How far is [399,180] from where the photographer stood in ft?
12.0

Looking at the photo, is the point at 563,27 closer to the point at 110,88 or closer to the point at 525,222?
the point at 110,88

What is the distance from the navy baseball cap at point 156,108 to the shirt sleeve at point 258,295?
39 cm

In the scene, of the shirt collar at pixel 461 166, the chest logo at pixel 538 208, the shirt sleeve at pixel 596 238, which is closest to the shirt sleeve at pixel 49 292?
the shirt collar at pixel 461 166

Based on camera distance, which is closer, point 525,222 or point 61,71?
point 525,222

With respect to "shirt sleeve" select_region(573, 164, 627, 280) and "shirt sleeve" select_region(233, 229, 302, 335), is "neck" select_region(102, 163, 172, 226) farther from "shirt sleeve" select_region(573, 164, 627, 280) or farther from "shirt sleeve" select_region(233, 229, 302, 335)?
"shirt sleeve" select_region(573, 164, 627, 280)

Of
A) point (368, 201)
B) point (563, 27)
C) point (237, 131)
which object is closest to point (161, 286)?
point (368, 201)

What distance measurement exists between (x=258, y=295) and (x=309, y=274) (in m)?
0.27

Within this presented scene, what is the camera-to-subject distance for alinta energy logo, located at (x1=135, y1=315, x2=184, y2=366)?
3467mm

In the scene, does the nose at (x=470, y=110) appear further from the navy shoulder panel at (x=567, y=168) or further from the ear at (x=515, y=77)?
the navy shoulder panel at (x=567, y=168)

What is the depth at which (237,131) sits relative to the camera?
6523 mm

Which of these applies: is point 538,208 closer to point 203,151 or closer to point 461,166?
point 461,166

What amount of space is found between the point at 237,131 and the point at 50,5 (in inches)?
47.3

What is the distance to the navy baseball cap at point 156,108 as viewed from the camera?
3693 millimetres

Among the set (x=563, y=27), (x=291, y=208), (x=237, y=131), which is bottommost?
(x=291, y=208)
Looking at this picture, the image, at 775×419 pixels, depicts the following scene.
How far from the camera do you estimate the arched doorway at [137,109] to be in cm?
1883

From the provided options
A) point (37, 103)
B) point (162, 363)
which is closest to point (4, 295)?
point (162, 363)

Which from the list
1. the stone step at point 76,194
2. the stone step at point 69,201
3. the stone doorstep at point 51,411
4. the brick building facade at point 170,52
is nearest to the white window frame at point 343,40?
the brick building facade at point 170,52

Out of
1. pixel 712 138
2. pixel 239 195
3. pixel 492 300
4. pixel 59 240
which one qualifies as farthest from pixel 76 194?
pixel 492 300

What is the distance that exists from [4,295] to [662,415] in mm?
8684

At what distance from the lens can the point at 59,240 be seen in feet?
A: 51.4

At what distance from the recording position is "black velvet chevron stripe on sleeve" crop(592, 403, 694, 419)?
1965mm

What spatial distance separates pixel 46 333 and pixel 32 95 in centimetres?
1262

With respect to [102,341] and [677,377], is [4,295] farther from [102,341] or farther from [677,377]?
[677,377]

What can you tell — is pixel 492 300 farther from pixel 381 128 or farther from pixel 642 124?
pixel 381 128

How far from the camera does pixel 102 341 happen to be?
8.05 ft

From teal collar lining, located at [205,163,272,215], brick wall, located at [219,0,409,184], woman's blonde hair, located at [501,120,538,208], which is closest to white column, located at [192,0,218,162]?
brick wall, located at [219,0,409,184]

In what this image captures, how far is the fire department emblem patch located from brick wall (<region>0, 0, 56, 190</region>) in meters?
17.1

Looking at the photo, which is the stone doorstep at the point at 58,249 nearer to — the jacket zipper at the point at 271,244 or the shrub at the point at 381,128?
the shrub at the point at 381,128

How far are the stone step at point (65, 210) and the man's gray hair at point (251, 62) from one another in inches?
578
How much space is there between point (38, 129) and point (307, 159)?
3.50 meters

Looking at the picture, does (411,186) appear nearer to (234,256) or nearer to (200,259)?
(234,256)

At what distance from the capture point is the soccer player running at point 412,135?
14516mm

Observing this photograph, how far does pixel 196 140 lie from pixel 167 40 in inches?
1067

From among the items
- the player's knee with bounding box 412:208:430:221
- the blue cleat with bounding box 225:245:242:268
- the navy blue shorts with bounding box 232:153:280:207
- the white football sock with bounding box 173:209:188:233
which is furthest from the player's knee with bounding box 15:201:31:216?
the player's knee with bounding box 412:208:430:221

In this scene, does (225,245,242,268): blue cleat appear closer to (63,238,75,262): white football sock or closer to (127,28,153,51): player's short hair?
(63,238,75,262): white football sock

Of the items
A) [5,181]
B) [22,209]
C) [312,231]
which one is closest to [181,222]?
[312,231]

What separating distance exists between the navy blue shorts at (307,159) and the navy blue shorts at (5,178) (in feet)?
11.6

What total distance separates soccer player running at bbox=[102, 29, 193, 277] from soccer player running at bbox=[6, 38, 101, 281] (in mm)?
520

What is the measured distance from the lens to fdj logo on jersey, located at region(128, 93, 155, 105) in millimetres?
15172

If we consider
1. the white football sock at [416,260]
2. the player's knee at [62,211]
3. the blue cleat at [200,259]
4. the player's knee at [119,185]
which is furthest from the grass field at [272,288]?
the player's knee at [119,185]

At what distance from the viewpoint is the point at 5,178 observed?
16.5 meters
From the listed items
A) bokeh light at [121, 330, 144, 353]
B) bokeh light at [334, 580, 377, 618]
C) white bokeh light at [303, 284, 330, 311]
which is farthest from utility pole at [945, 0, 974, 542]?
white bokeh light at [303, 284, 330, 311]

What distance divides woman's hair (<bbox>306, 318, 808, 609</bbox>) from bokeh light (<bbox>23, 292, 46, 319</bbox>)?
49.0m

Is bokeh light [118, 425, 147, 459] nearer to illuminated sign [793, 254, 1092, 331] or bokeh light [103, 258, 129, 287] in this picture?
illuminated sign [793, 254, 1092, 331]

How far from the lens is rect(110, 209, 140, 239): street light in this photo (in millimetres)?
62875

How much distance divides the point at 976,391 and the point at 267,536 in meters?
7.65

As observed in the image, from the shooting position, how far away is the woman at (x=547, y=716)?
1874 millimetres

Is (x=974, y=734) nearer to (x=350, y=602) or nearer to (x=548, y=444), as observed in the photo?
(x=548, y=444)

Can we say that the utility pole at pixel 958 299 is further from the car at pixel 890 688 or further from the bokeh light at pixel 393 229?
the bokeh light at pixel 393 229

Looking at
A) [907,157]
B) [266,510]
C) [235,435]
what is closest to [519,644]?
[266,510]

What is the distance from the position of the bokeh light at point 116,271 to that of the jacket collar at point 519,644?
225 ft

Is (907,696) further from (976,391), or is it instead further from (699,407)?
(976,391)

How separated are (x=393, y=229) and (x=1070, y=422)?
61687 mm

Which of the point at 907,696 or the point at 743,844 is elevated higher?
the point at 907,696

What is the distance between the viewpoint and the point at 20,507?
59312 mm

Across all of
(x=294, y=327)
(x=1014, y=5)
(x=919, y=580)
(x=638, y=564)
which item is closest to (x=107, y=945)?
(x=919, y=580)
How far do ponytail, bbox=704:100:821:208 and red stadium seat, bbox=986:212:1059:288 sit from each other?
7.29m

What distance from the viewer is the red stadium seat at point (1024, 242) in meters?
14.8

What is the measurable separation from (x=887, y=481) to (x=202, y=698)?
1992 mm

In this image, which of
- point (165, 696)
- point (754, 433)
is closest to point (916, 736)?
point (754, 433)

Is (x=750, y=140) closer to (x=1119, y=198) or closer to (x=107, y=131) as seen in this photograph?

======

Task: Extract, exactly as they appear, the lines from the one containing "Can we say that" through the final line.

Exercise response:
Can we say that the utility pole at pixel 958 299 is further from the car at pixel 890 688 or further from the bokeh light at pixel 393 229?
the bokeh light at pixel 393 229

Looking at
A) [907,157]
B) [266,510]
C) [235,435]
what is closest to [519,644]?
[266,510]

What is the distance from the position of the bokeh light at point 116,271 to that of the jacket collar at point 519,644?
225 ft

Is (907,696) further from (976,391), or is it instead further from (699,407)?
(976,391)

How separated are (x=393, y=229) and (x=1070, y=422)?
61687 mm

Which of the point at 907,696 or the point at 743,844 is elevated higher?
the point at 907,696

What is the distance between the viewpoint and the point at 20,507?
59312 mm

Across all of
(x=294, y=327)
(x=1014, y=5)
(x=919, y=580)
(x=638, y=564)
which item is closest to (x=107, y=945)?
(x=919, y=580)
How far do ponytail, bbox=704:100:821:208 and red stadium seat, bbox=986:212:1059:288 sit from each other?
7.29m

What distance from the viewer is the red stadium seat at point (1024, 242) in meters?
14.8

What is the measurable separation from (x=887, y=481) to (x=202, y=698)?
1992 mm

In this image, which of
- point (165, 696)
- point (754, 433)
is closest to point (916, 736)?
point (754, 433)

Is (x=750, y=140) closer to (x=1119, y=198) or closer to (x=107, y=131) as seen in this photograph?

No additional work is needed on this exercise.